==== Material shown

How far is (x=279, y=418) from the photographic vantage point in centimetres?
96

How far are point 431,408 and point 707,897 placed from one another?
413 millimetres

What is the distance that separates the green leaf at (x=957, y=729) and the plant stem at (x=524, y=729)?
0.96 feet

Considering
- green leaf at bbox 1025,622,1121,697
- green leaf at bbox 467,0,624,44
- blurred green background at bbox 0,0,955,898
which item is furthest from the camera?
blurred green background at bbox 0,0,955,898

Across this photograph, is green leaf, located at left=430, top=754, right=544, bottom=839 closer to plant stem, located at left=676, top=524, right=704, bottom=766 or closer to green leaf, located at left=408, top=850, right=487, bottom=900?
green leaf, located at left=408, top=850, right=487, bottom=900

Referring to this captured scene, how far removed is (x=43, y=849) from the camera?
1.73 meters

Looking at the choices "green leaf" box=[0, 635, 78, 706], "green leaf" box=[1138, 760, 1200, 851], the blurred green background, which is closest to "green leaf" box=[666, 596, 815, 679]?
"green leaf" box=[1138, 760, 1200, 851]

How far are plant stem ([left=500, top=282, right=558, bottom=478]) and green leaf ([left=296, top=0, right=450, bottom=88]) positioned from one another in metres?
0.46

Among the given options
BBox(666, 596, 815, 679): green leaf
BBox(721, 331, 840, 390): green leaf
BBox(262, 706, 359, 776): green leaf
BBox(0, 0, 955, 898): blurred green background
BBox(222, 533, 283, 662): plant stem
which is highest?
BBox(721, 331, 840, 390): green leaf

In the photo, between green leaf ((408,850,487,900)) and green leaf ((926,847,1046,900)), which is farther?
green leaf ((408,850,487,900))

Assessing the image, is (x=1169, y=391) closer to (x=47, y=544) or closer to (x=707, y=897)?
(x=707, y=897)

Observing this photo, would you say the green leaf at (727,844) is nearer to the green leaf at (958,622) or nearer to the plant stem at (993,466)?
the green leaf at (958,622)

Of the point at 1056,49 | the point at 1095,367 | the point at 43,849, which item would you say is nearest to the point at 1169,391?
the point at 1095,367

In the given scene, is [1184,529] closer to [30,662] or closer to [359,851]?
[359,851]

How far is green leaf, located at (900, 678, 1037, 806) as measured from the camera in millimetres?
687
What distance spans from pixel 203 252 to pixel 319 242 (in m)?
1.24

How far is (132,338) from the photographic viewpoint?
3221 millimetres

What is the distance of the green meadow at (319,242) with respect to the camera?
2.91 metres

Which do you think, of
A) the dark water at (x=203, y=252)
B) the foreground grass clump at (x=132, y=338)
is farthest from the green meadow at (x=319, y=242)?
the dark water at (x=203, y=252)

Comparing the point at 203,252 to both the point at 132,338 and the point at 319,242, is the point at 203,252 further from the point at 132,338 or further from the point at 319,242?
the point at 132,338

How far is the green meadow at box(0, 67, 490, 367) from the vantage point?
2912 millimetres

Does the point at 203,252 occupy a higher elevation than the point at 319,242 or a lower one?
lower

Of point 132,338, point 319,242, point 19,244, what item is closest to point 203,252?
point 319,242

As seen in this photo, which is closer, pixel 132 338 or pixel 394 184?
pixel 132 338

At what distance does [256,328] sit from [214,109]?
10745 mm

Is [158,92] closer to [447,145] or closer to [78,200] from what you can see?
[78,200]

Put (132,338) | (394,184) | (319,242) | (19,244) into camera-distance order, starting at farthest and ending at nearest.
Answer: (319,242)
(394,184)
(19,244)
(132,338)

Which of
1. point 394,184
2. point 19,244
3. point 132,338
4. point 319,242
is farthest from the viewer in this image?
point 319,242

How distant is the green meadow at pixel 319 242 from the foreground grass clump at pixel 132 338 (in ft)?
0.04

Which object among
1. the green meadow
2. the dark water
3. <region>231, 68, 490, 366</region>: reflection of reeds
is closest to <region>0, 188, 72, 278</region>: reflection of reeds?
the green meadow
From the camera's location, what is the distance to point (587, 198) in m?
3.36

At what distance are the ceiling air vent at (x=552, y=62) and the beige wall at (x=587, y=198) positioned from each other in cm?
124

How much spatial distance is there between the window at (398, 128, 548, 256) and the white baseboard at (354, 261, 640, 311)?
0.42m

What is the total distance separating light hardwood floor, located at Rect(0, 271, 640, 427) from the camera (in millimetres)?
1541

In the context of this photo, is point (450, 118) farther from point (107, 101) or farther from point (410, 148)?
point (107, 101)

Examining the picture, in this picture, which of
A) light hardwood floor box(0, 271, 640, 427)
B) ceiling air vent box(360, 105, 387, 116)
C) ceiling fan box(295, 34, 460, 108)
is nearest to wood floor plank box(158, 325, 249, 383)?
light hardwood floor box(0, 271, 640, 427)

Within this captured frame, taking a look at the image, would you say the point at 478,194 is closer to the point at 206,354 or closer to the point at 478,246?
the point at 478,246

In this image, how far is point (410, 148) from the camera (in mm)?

========

### Instruction
Please output everything from the start of the entries down through the line containing "1.73 meters" as a Markdown table with the columns Row and Line, leaving out blank lines.

### The output
| Row | Line |
|---|---|
| 1 | How far is (x=279, y=418) from the photographic vantage point in centimetres? |
| 2 | 96 |
| 3 | How far are point 431,408 and point 707,897 placed from one another? |
| 4 | 413 millimetres |
| 5 | What is the distance that separates the green leaf at (x=957, y=729) and the plant stem at (x=524, y=729)? |
| 6 | 0.96 feet |
| 7 | Considering |
| 8 | - green leaf at bbox 1025,622,1121,697 |
| 9 | - green leaf at bbox 467,0,624,44 |
| 10 | - blurred green background at bbox 0,0,955,898 |
| 11 | which item is furthest from the camera? |
| 12 | blurred green background at bbox 0,0,955,898 |
| 13 | Across this photograph, is green leaf, located at left=430, top=754, right=544, bottom=839 closer to plant stem, located at left=676, top=524, right=704, bottom=766 or closer to green leaf, located at left=408, top=850, right=487, bottom=900? |
| 14 | green leaf, located at left=408, top=850, right=487, bottom=900 |
| 15 | Referring to this captured scene, how far removed is (x=43, y=849) from the camera? |
| 16 | 1.73 meters |